§ **INSTRUCTIES**
Zet de regels van de gegevens hieronder, vanaf de regel met "By what distance" tot en met het einde van de gegevens, in een genummerde lijst en laat lege regels weg.

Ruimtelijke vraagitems
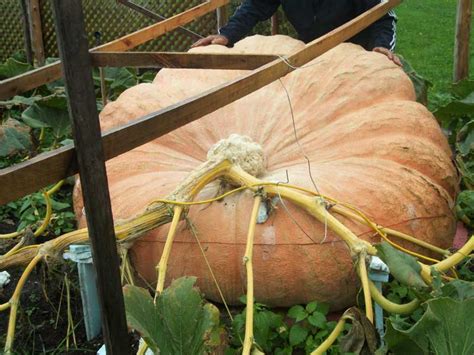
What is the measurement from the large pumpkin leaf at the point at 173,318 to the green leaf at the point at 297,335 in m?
0.51

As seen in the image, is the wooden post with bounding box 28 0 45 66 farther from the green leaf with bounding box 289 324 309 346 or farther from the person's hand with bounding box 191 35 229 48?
the green leaf with bounding box 289 324 309 346

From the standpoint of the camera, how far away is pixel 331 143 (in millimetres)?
2756

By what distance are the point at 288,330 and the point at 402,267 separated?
507mm

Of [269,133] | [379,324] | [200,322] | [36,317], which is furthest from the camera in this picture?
[269,133]

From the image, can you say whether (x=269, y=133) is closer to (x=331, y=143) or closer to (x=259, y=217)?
(x=331, y=143)

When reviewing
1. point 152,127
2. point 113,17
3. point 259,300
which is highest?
point 152,127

§ **RESULTAAT**
1. By what distance are the point at 288,330 and the point at 402,267 separated?
2. 507mm
3. Of [269,133] | [379,324] | [200,322] | [36,317], which is furthest from the camera in this picture?
4. [269,133]
5. From the image, can you say whether (x=269, y=133) is closer to (x=331, y=143) or closer to (x=259, y=217)?
6. (x=331, y=143)
7. When reviewing
8. 1. point 152,127
9. 2. point 113,17
10. 3. point 259,300
11. which is highest?
12. point 152,127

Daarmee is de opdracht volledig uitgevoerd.